Problem
Would you copy only the lines below, beginning with the one that contains "What is the distance at" and running through the last entry line?

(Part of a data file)

▼

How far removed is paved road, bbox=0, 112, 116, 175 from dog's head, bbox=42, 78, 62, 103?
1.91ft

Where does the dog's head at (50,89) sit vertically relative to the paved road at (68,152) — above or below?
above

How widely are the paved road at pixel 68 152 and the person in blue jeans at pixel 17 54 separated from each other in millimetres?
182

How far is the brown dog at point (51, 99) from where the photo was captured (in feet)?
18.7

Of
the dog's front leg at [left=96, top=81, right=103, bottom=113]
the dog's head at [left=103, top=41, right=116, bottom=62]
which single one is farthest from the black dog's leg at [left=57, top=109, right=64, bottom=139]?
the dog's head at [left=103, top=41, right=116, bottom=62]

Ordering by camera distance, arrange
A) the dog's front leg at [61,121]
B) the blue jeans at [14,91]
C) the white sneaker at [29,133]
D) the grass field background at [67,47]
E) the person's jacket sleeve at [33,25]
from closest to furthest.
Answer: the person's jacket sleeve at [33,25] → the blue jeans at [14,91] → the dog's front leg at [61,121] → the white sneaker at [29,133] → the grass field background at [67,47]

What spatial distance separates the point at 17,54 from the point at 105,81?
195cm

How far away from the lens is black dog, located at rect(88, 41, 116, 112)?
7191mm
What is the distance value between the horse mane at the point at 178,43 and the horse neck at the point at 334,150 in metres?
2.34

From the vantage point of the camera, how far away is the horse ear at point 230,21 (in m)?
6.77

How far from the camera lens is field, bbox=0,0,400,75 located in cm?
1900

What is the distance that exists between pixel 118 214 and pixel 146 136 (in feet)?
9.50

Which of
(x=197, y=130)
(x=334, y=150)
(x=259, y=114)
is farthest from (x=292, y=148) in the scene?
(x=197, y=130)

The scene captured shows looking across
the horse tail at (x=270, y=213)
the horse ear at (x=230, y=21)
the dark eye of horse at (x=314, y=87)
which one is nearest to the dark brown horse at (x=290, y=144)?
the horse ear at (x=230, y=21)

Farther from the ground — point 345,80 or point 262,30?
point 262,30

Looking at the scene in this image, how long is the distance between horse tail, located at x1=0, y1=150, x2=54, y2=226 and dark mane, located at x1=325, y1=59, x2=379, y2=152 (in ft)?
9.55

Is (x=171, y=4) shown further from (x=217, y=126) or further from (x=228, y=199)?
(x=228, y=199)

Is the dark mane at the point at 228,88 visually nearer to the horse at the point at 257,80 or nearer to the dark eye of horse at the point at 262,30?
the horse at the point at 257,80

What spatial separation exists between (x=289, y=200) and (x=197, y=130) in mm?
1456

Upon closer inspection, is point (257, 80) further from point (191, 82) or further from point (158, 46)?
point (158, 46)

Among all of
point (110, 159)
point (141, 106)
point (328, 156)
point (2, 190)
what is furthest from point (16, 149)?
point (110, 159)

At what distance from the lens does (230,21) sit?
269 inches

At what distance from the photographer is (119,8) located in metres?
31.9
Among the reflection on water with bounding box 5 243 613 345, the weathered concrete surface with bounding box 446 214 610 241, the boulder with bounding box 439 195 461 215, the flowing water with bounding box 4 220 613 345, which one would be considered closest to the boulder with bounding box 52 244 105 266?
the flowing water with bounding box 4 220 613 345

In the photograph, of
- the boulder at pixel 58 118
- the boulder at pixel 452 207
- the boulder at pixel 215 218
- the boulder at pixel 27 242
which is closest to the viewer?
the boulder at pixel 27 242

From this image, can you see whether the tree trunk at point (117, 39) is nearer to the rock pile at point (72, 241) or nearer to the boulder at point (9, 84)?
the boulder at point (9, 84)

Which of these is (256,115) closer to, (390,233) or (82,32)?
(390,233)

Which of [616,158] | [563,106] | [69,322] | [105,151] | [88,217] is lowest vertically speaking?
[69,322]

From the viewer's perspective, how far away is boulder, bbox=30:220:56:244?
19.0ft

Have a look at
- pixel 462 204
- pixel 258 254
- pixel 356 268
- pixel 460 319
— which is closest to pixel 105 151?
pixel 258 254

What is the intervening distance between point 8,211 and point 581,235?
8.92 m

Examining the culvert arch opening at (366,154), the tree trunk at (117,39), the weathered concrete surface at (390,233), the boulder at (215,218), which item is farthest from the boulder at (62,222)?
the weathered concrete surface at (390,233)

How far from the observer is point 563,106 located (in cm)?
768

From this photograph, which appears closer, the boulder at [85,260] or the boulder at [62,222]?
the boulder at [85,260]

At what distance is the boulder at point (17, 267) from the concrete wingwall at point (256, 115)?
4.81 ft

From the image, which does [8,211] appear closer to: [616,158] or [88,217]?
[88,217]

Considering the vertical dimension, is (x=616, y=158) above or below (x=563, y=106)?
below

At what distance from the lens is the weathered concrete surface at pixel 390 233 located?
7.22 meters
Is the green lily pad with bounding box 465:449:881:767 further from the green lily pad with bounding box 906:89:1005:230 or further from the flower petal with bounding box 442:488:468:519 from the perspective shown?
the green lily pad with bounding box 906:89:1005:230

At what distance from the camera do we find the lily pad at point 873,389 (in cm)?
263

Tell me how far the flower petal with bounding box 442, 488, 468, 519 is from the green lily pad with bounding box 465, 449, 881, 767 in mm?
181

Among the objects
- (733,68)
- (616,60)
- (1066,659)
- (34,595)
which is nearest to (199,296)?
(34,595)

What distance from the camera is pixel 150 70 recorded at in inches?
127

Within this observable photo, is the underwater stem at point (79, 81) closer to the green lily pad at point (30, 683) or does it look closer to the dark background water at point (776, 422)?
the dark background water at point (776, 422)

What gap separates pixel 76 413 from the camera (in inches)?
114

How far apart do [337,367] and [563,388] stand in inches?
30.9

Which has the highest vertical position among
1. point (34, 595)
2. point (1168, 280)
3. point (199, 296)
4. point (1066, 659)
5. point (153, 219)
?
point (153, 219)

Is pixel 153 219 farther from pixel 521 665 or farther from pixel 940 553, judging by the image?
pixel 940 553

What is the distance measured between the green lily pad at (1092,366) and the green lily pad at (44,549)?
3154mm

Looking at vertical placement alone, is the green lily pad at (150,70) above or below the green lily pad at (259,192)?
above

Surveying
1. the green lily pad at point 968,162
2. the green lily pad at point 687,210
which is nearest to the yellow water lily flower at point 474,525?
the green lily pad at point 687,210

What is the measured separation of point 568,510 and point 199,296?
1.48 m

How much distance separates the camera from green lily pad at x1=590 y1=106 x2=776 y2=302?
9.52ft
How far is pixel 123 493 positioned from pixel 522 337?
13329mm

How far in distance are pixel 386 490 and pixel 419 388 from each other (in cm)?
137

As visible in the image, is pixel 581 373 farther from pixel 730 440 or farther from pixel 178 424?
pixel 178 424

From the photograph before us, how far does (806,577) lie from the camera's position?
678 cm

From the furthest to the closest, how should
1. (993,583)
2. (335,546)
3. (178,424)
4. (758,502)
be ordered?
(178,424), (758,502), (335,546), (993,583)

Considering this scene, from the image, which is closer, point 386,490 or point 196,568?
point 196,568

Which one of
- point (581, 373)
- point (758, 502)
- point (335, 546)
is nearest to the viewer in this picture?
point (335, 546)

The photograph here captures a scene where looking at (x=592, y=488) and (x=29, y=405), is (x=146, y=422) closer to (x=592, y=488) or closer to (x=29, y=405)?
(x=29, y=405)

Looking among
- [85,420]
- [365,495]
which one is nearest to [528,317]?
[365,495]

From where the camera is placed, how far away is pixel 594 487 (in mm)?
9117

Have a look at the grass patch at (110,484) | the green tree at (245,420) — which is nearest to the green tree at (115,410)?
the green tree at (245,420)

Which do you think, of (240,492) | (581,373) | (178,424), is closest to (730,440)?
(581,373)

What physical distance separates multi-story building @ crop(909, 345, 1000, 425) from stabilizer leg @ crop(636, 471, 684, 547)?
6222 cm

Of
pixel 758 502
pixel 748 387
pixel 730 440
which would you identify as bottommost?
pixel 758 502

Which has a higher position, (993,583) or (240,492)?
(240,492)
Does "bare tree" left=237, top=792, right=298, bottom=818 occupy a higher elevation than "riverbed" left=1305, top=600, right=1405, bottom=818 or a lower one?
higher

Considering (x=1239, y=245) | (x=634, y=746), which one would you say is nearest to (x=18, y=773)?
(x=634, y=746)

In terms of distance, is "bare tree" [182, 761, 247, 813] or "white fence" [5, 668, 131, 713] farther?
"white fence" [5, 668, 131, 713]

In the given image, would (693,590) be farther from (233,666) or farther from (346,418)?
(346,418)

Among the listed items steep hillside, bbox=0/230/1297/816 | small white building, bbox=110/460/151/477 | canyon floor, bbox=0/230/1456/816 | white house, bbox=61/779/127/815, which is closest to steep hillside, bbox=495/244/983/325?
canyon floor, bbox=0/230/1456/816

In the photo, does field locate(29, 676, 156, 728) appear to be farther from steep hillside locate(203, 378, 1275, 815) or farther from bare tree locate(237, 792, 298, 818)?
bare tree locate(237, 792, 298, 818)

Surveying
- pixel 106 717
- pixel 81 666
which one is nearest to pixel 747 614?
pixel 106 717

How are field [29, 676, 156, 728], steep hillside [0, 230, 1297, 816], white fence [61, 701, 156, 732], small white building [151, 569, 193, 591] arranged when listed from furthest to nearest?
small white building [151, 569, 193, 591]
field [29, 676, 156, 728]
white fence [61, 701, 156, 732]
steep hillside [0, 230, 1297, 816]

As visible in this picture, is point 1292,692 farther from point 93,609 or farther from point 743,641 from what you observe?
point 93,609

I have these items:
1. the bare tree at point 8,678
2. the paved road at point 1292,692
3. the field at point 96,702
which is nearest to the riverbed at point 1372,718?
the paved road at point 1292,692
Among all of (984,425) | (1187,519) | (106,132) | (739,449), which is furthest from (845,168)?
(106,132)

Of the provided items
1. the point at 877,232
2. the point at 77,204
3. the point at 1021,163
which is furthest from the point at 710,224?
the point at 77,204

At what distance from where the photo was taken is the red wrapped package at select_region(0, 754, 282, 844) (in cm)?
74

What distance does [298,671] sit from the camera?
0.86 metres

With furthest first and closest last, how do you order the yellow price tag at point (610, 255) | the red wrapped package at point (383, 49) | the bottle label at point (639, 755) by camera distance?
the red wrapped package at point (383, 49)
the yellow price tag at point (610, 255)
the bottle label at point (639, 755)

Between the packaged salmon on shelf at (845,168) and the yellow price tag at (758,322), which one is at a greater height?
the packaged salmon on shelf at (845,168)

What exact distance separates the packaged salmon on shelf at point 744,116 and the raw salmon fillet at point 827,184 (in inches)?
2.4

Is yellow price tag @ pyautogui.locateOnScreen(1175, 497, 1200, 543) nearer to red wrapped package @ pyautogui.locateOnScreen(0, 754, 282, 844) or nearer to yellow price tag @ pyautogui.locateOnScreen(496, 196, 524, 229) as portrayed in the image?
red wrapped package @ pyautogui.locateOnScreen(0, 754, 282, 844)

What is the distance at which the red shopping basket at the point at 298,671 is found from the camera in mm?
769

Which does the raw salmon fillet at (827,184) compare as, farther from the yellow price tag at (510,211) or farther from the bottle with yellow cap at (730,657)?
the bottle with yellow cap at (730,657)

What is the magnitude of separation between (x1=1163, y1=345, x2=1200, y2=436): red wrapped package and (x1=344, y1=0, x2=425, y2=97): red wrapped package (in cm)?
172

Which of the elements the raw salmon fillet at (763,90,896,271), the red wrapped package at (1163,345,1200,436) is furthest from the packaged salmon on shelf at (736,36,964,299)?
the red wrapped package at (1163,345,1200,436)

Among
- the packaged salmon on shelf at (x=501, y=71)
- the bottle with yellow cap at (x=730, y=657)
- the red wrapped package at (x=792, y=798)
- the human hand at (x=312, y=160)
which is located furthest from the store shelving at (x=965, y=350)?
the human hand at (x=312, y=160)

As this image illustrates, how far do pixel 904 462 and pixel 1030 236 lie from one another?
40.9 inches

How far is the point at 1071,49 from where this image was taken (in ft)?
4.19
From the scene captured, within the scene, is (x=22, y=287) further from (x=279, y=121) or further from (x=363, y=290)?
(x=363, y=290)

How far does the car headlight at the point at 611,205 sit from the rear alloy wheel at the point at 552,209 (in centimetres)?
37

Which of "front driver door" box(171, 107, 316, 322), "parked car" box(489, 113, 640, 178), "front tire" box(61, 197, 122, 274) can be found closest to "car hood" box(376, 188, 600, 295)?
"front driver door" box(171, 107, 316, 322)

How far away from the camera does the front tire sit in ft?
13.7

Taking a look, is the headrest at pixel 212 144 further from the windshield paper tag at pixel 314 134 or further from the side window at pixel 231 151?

▲

Exercise output
What is the distance at which the red shopping basket at the point at 298,671 is found from the camera in mm?
769

Which does the raw salmon fillet at (827,184) compare as, farther from the yellow price tag at (510,211) or farther from the bottle with yellow cap at (730,657)?
the bottle with yellow cap at (730,657)

What is the magnitude of separation between (x1=1163, y1=345, x2=1200, y2=436): red wrapped package and (x1=344, y1=0, x2=425, y2=97): red wrapped package (in cm)?
172

Which of the elements the raw salmon fillet at (763,90,896,271), the red wrapped package at (1163,345,1200,436) is furthest from the packaged salmon on shelf at (736,36,964,299)?
the red wrapped package at (1163,345,1200,436)

Among
- the packaged salmon on shelf at (x=501, y=71)
- the bottle with yellow cap at (x=730, y=657)
- the red wrapped package at (x=792, y=798)
- the human hand at (x=312, y=160)
which is located furthest from the store shelving at (x=965, y=350)?
the human hand at (x=312, y=160)

As this image illustrates, how far do pixel 904 462 and pixel 1030 236 lie from one another?
40.9 inches

How far is the point at 1071,49 from where this image was taken (in ft)?
4.19
From the scene captured, within the scene, is (x=22, y=287) further from (x=279, y=121) or further from (x=363, y=290)?
(x=363, y=290)

How far does the car headlight at the point at 611,205 sit from the rear alloy wheel at the point at 552,209 (in centimetres)?
37

Which of "front driver door" box(171, 107, 316, 322), "parked car" box(489, 113, 640, 178), "front tire" box(61, 197, 122, 274) can be found closest to "car hood" box(376, 188, 600, 295)?
"front driver door" box(171, 107, 316, 322)

How far away from the camera does the front tire sit in ft?
13.7

Taking a look, is the headrest at pixel 212 144 further from the windshield paper tag at pixel 314 134 or further from the side window at pixel 231 151?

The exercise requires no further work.